Todo ano, no início da temporada, o torcedor se vê em um dilema dos mais recorrentes no debate esportivo: jogar bonito ou ganhar? Deixar um legado de estilo ou pavimentar um caminho vitorioso? Nem sempre é possível ter os dois.

A verdade é que ganhar vicia. E quem ganha, quer continuar assim. Mas a que custo? Existe limite para o sacrifício de filosofias em troca de taças e reconhecimento eterno? Certo é que pouquíssimos times conseguem entrar para a História sem vencer.

Dentre todos os campeões mundiais, o Brasil é aquele de quem mais se espera a manutenção de um padrão técnico e de talento, em virtude do que conseguiu no passado quando teve, por exemplo, Pelé, Garrincha, Zico, Sócrates, Falcão, Romário, Ronaldinho e Ronaldo.
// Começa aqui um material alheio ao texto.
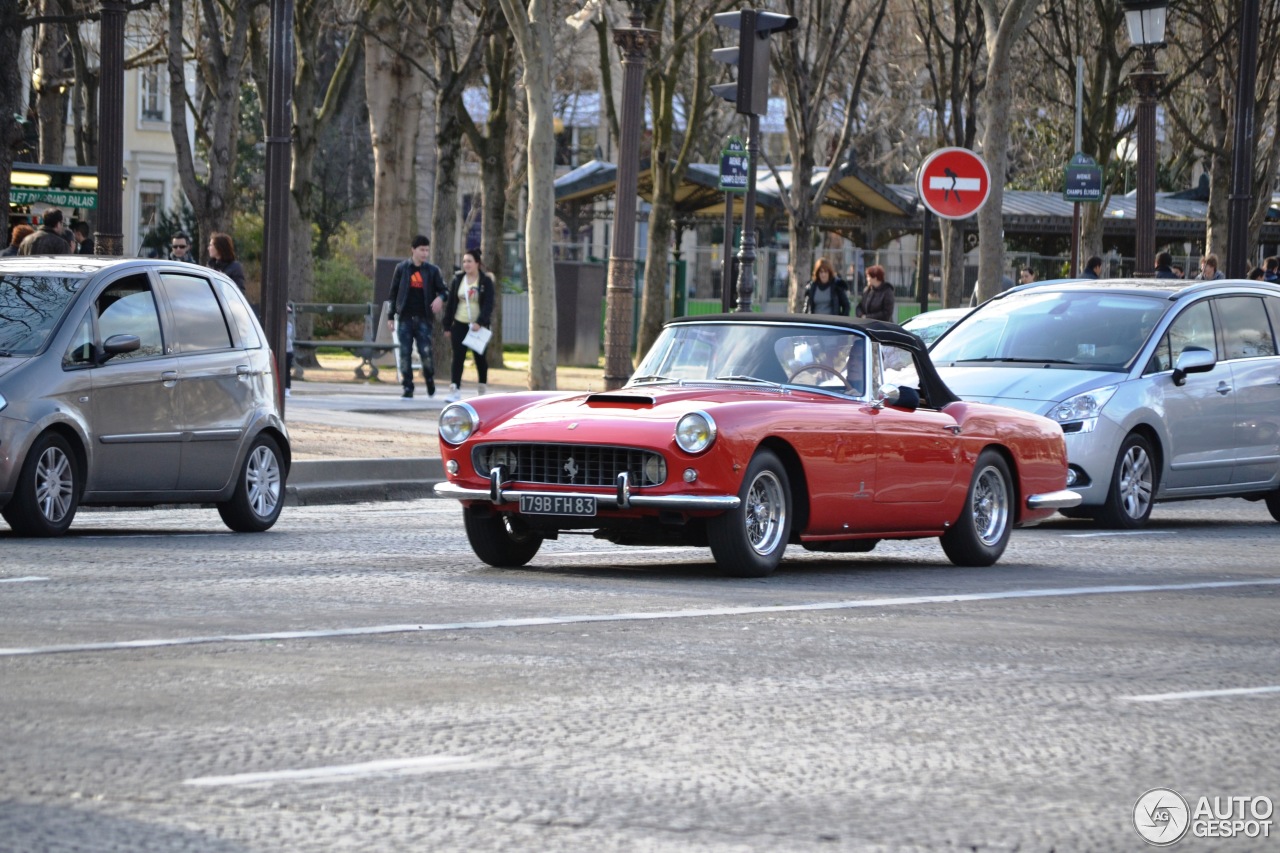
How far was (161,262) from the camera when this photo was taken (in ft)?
45.0

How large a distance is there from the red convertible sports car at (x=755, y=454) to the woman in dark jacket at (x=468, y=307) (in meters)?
14.4

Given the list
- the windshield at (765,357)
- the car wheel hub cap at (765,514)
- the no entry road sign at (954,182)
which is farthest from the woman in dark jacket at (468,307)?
the car wheel hub cap at (765,514)

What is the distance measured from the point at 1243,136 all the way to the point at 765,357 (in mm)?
16795

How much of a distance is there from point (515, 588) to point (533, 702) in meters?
3.29

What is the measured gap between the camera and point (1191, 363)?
51.9 ft

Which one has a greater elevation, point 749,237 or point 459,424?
point 749,237

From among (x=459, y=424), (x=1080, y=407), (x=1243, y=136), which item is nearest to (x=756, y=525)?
(x=459, y=424)

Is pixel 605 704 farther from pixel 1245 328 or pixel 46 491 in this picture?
pixel 1245 328

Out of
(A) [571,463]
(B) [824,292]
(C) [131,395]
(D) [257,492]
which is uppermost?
(B) [824,292]

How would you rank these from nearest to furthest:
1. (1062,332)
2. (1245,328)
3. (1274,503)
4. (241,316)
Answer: (241,316), (1062,332), (1245,328), (1274,503)

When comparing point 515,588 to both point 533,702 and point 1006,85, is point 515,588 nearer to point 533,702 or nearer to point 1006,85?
point 533,702

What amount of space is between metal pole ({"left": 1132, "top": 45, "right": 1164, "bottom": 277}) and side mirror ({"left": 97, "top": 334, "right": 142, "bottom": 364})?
717 inches

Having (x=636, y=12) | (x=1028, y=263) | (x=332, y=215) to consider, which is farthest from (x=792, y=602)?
(x=332, y=215)

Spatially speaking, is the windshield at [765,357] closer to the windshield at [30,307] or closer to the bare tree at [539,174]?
the windshield at [30,307]
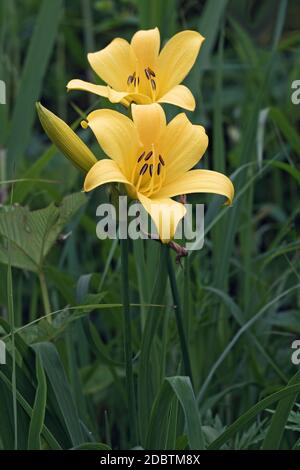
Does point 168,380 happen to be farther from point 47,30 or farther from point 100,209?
point 47,30

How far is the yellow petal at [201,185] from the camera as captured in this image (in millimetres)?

E quer um torcedor mais exigente que o brasileiro? Para nós, nunca está bom. Mas há um remédio que amansa até o maior dos corneteiros: o troféu. Mal acostumados ou não, já aplaudimos equipes campeões sem brilho, sem gênios, sem padrão, mas nunca sem mérito.

Nos anos 1990, a Seleção vivia a dualidade do Tetra com a exigência de um futebol mais ofensivo, mais artístico. Na contramão disso, crescia a aprovação do método scolarista: a vitória acima de tudo, o resultado sobreposto à qualidade.

Luiz Felipe Scolari fez no Grêmio sua primeira dinastia, faturando títulos como a Libertadores, o Brasileirão e a Copa do Brasil. Seguiu no Palmeiras com o estilo autoritário, motivador, conquistando a Mercosul e mais uma vez a Copa do Brasil e a Libertadores.

De todos os elencos campeões com Felipão, não há um que dê margem para lembranças mais artísticas, com estilo memorável. Uma antítese do carrossel de Telê Santana no São Paulo. Os rivais, naturalmente, criticavam a postura e a visão do gaúcho.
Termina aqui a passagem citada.